PUBLIC HEALTH AGENCY DELETES INFO ON “AIRBORNE SPREAD” OF EBOLA
Paul Joseph Watson 10-2-14 Canadian Health Agency Deletes Info on “Airborne Spread” of Ebola
Text amended amidst concern over first confirmed case in America
The Public Health Agency of Canada has deleted information from its official website which indicated that the “airborne spread” of Ebola was strongly suspected by health authorities, amidst efforts by officials in Texas to calm concerns about the first outbreak of the virus in America.
The image below shows the original Public Health Agency of Canada website’s information page on the Ebola virus as it appeared on August 20th compared to how it appears now.

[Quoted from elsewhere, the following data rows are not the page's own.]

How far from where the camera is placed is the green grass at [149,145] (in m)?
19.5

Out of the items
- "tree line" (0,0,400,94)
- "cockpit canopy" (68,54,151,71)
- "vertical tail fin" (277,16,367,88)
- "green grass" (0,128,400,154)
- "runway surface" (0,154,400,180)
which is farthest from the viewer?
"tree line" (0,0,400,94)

Under a section entitled “mode of transmission,” the original text stated that, “airborne spread among humans is strongly suspected, although it has not yet been conclusively demonstrated.”
However, the amended text states that, “airborne transmission has not been demonstrated between non-human primates.”
Both passages refer to a 2012 study by Canadian scientists which indicated that the Ebola virus could be transmitted by air between different species.
“Researchers from the Canadian Food Inspection Agency and the country’s Public Health Agency have shown that pigs infected with this form of Ebola can pass the disease on to macaques without any direct contact between the species,” reported BBC News.
Although there is no confirmation that Ebola has gone airborne,
Michael T. Osterholm, director of the Center for Infectious Disease
Research and Policy at the University of Minnesota, acknowledged in a recent New York Times op-ed that virologists “loath to discuss openly but are definitely considering in private” the possibility that Ebola has gone airborne.
Some have questioned why hundreds of health workers have become sick and died from Ebola given that they take extreme precautions to avoid bodily contact with victims.